The bill, which also includes sanctions on Iran and North Korea, has enough bipartisan support that lawmakers could easily override the threatened veto.
There was no immediate word on when the Senate would vote on the measure, but members of both parties have said they want to send it to Trump before they leave Washington mid-month for their summer recess.
Senate Democratic Leader Charles Schumer said Democrats would work with Republicans to move the bill quickly, adding that Congress would swiftly override if Trump were to veto the measure.
Trump's fellow Republicans as well as Democrats have pushed for more sanctions partly as a response to findings by U.S. intelligence agencies that the Kremlin interfered in the 2016 U.S. election to boost Trump's campaign.
Several congressional committees and a federal special counsel are investigating possible collusion between Moscow and Trump's campaign, something denied by both Trump and the Kremlin.
Russia warned it could retaliate, and the European Union said the new sanctions might affect its energy security and prompt it to act, too.
The House of Representatives has already approved the sanctions.
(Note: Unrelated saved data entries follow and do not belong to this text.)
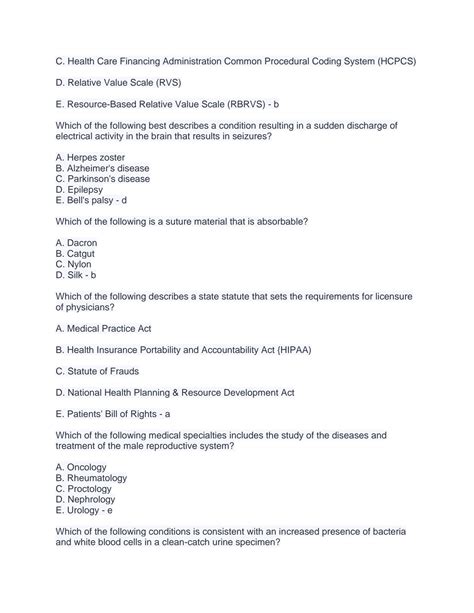 C. Health Care Financing Administration Common Procedural Coding System (HCPCS)

D. Relative Value Scale (RVS)

E. Resource-Based Relative Value Scale (RBRVS) - b

Which of the following best describes a condition resulting in a sudden discharge of electrical activity in the brain that results in seizures?

A. Herpes zoster
B. Alzheimer's disease
C. Parkinson's disease
D. Epilepsy
E. Bell's palsy - d

Which of the following is a suture material that is absorbable?

A. Dacron
B. Catgut
C. Nylon
D. Silk - b

Which of the following describes a state statute that sets the requirements for licensure of physicians?

A. Medical Practice Act

B. Health Insurance Portability and Accountability Act (HIPAA)

C. Statute of Frauds

D. National Health Planning & Resource Development Act

E. Patients' Bill of Rights - a

Which of the following medical specialties includes the study of the diseases and treatment of the male reproductive system?

A. Oncology
B. Rheumatology
C. Proctology
D. Nephrology
E. Urology - e

Which of the following conditions is consistent with an increased presence of bacteria and white blood cells in a clean-catch urine specimen?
If passed by the Senate as expected, the bill would be sent to the White House for Trump to sign or veto.
Scaramucci cast the president's consideration of a possible veto as something that would appeal to core supporters.
"He is a counterintuitive, counterpunching personality," citing the president's recent "fan base" at a recent rally. "The American people get it. The American people like what he is doing. The establishment does not like what he is doing. He's going to disrupt the establishment," he said on CNN.
However, Trump can impose new sanctions on Russia at any time through an executive order.
Lawmakers said the administration has spent weeks lobbying for a weaker bill. Trump's concerns include a provision letting Congress stop any effort to ease existing sanctions on Russia.
The bill would affect a range of Russian industries and might further hurt the Russian economy, already weakened by 2014 sanctions imposed after the Ukraine crisis.
An adviser to Russian President Vladimir Putin told Reuters that any tightening of the sanctions should not have a deeper impact but hope they would be lifted has faded.